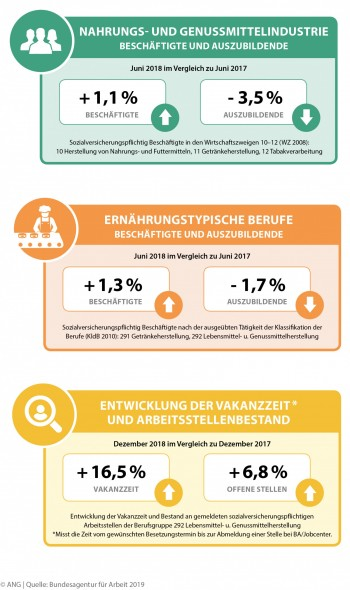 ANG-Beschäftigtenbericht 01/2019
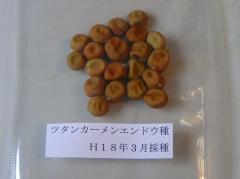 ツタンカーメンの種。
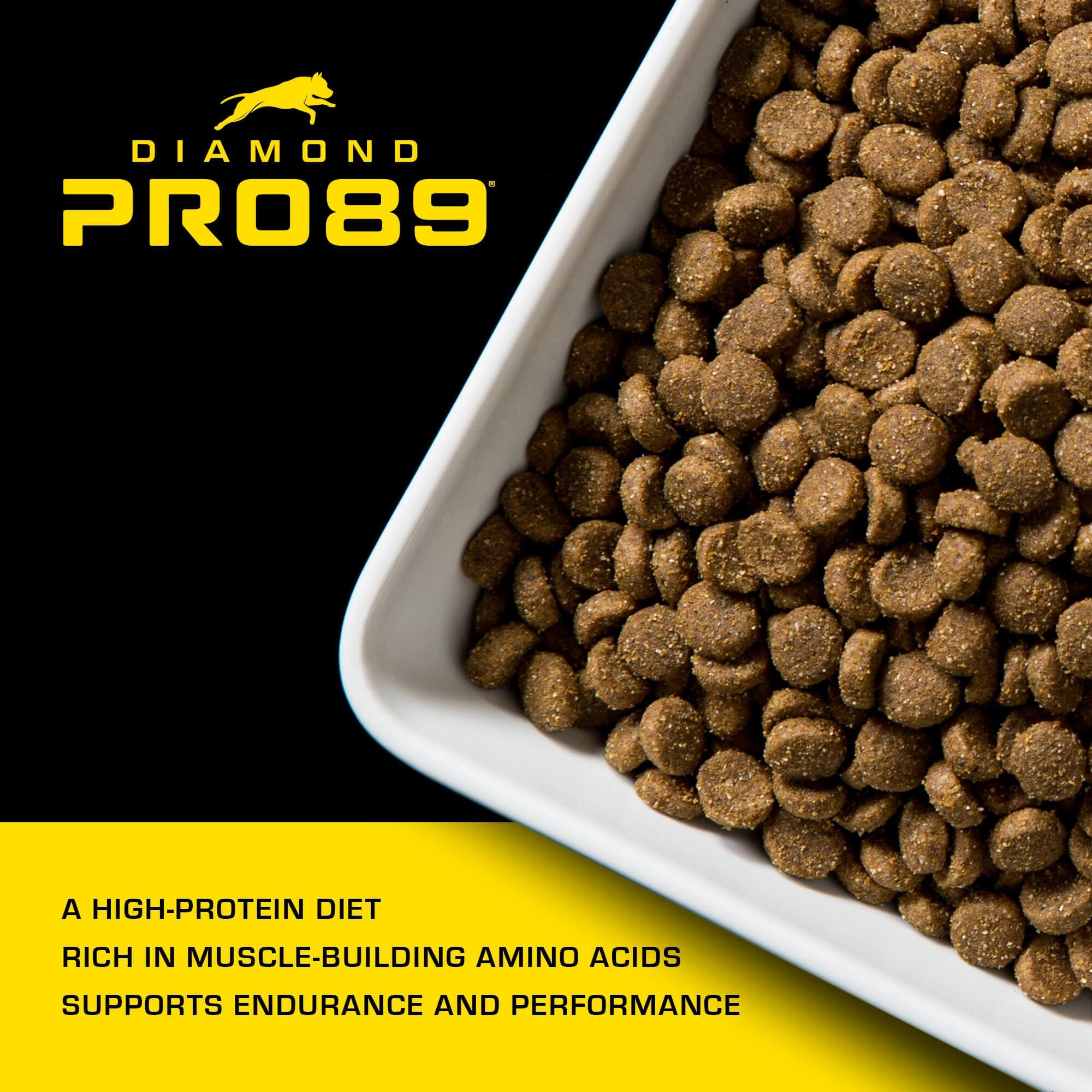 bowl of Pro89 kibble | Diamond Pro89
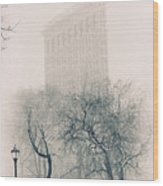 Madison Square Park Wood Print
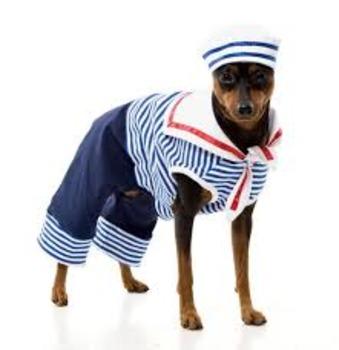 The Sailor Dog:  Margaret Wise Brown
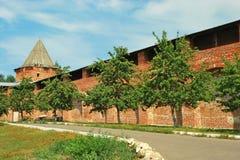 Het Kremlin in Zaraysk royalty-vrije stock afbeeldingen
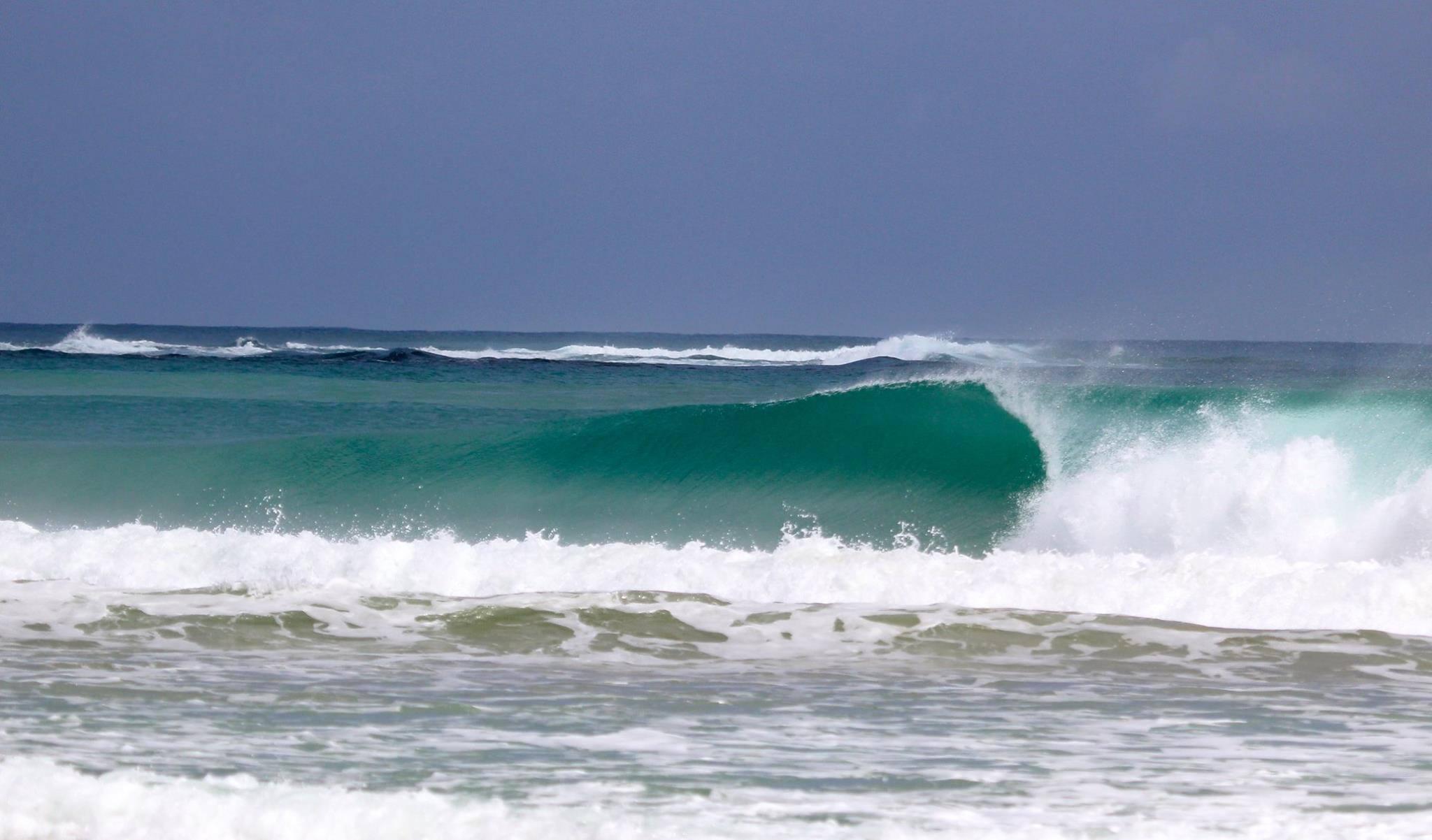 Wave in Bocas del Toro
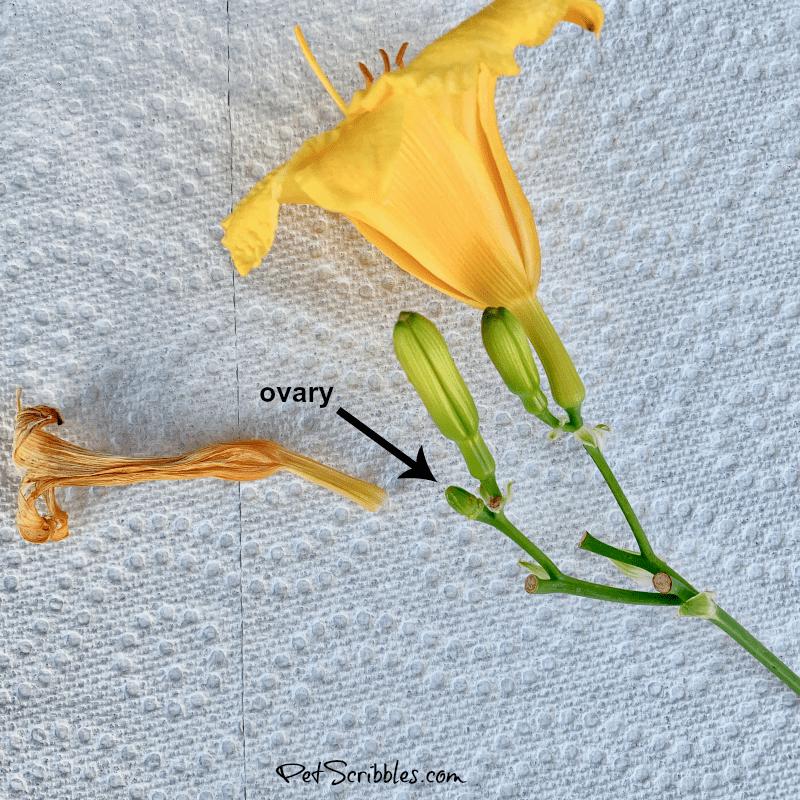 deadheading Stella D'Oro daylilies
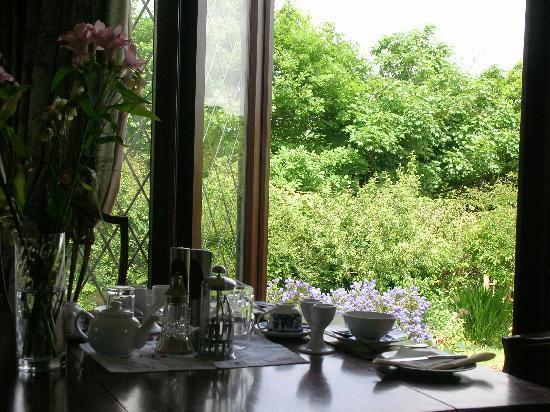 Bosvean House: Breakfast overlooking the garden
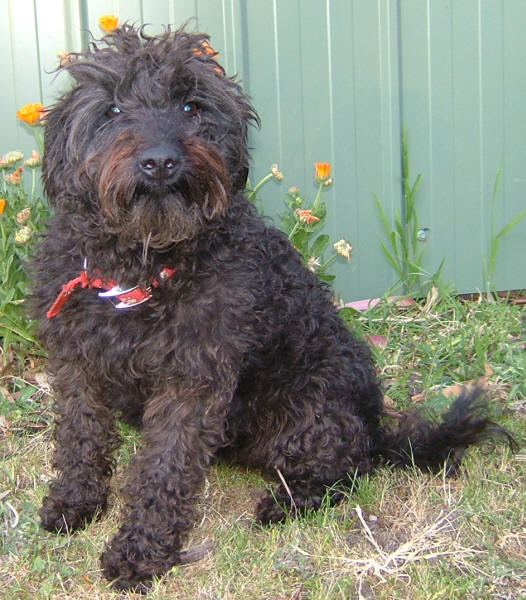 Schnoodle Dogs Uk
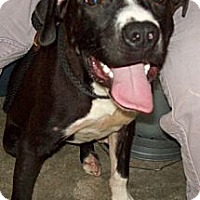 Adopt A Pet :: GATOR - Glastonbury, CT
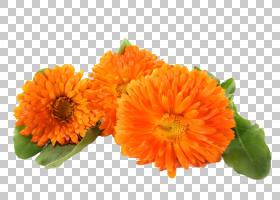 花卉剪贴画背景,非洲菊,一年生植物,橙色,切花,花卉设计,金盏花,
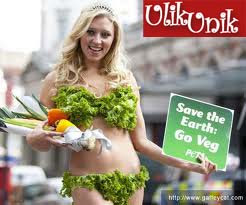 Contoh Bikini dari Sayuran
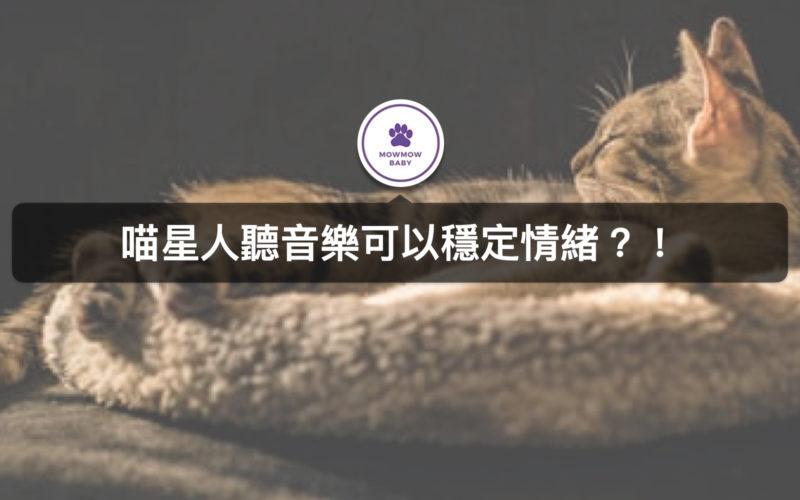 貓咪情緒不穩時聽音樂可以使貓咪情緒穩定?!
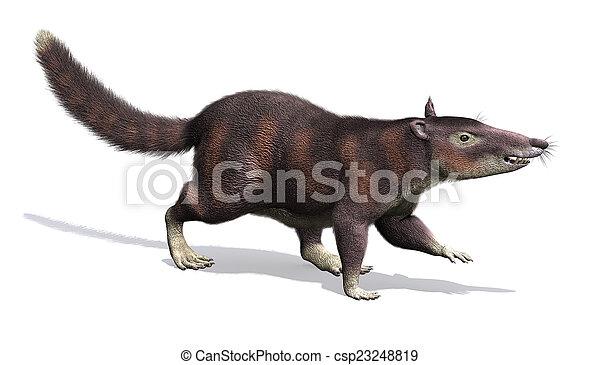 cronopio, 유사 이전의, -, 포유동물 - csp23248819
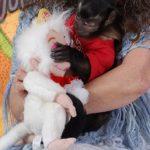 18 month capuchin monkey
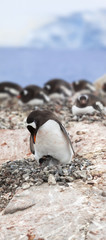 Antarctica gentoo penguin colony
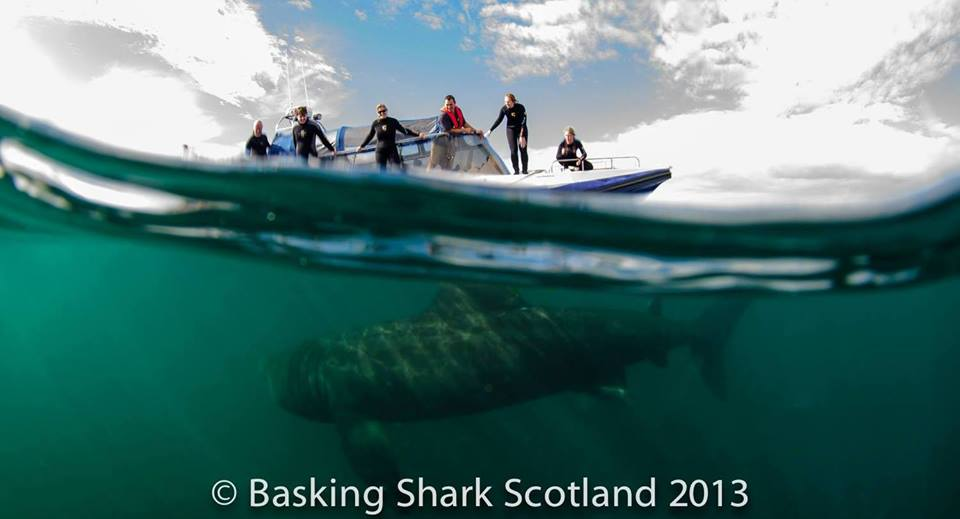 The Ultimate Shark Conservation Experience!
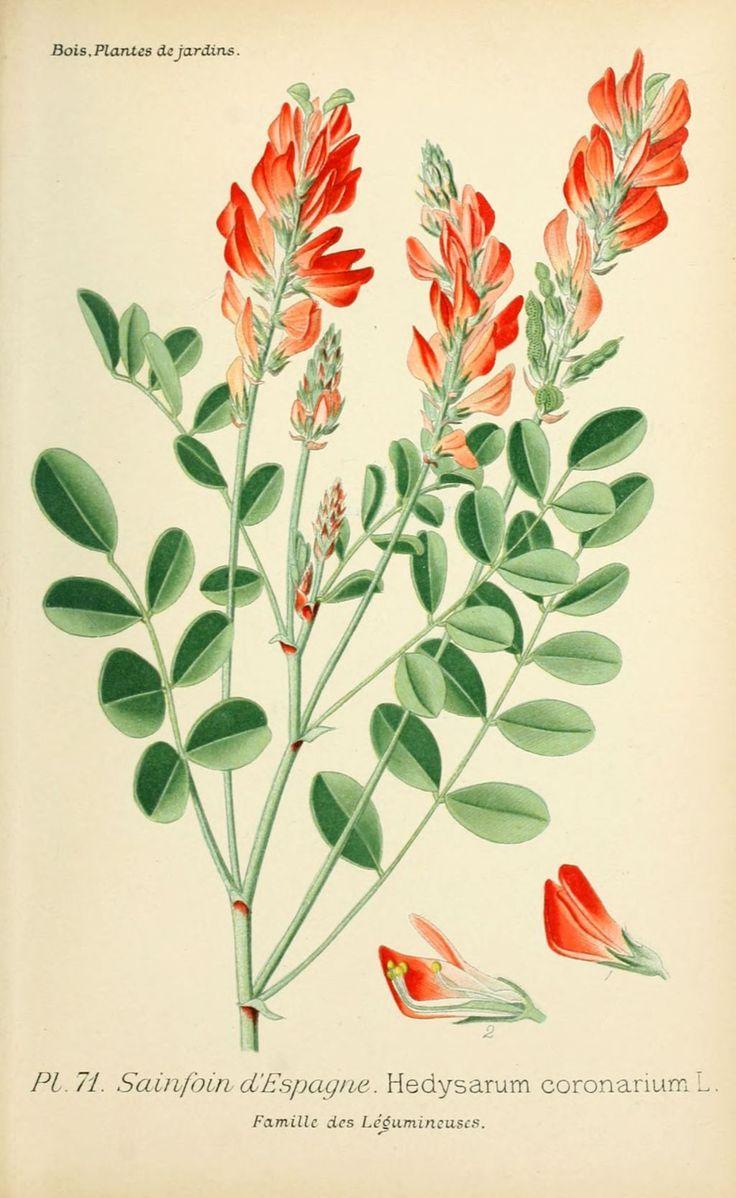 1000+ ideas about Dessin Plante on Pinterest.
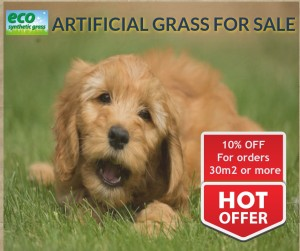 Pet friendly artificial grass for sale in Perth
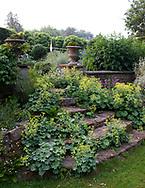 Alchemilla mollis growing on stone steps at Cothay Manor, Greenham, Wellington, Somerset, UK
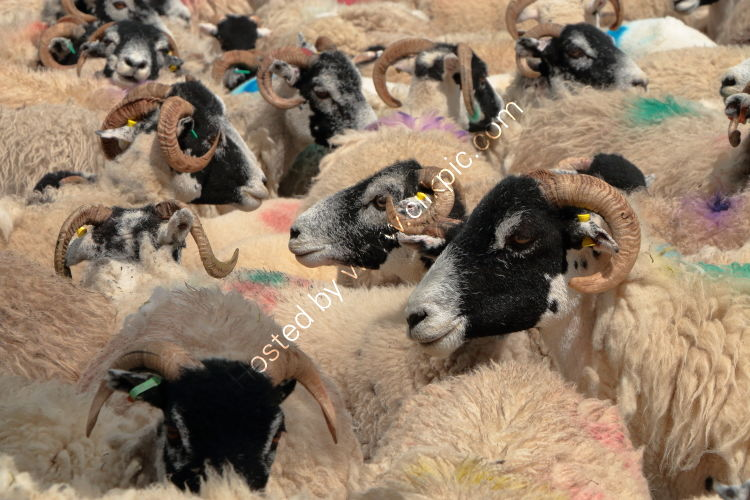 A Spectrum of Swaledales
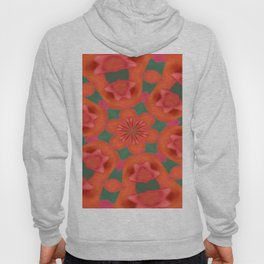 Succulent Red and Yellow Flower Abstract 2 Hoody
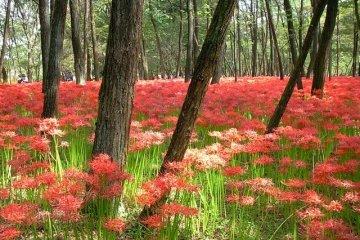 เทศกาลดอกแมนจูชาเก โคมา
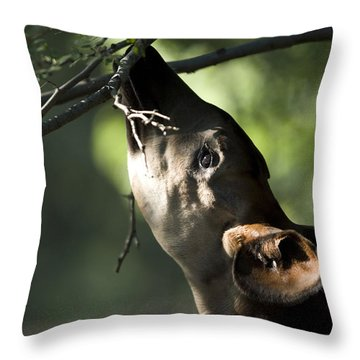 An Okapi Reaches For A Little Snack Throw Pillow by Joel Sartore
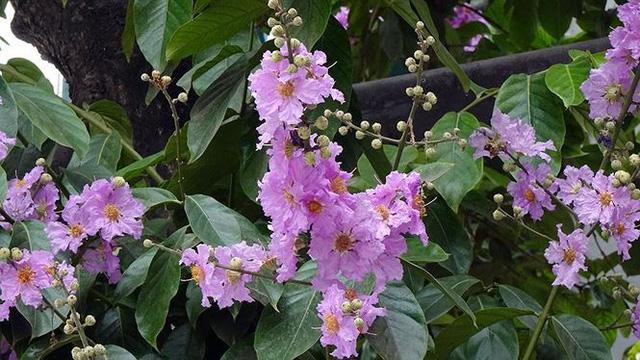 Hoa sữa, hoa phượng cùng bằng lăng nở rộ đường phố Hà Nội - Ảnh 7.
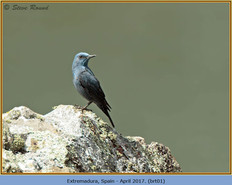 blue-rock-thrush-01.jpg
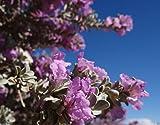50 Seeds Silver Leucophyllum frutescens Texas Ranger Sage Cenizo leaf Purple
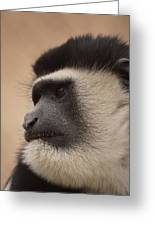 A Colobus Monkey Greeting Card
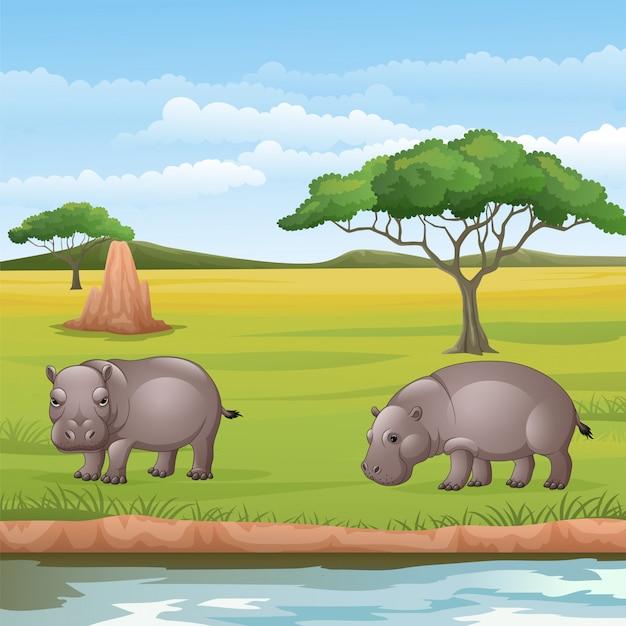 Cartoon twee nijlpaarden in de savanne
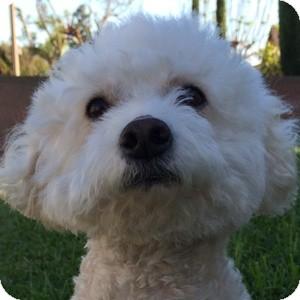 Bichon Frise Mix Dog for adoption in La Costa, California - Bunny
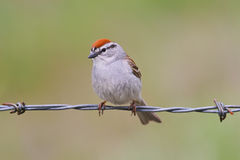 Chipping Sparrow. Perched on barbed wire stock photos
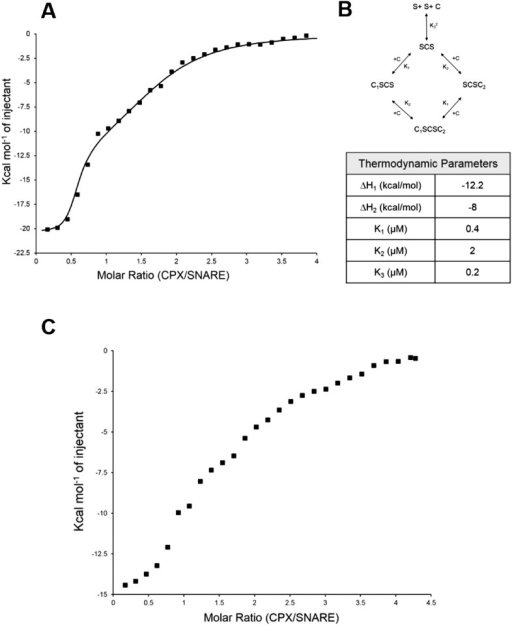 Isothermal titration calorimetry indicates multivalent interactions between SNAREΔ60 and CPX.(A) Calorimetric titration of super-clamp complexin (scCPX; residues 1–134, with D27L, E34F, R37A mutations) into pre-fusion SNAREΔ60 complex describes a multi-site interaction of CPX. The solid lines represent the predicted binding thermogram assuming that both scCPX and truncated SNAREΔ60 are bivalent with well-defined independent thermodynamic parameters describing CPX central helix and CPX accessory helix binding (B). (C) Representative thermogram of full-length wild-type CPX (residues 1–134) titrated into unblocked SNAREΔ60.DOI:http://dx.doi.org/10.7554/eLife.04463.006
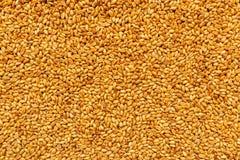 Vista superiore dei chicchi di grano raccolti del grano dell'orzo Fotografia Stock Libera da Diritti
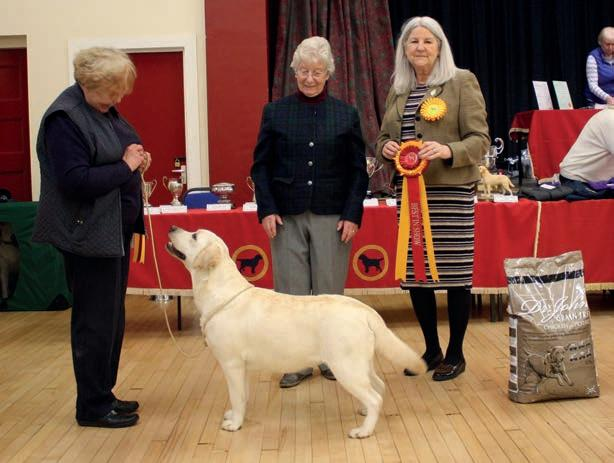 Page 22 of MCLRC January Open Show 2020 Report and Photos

__________

Your task: Since the pictures are not part of the copy, please transcribe only the lines above from the one with "Pet friendly artificial" through the one with "A Colobus Monkey Greeting Card", exactly and with both ends.

Worked solution:
 Pet friendly artificial grass for sale in Perth
 Alchemilla mollis growing on stone steps at Cothay Manor, Greenham, Wellington, Somerset, UK
 A Spectrum of Swaledales
 Succulent Red and Yellow Flower Abstract 2 Hoody
 เทศกาลดอกแมนจูชาเก โคมา
 An Okapi Reaches For A Little Snack Throw Pillow by Joel Sartore
 Hoa sữa, hoa phượng cùng bằng lăng nở rộ đường phố Hà Nội - Ảnh 7.
 blue-rock-thrush-01.jpg
50 Seeds Silver Leucophyllum frutescens Texas Ranger Sage Cenizo leaf Purple
 A Colobus Monkey Greeting Card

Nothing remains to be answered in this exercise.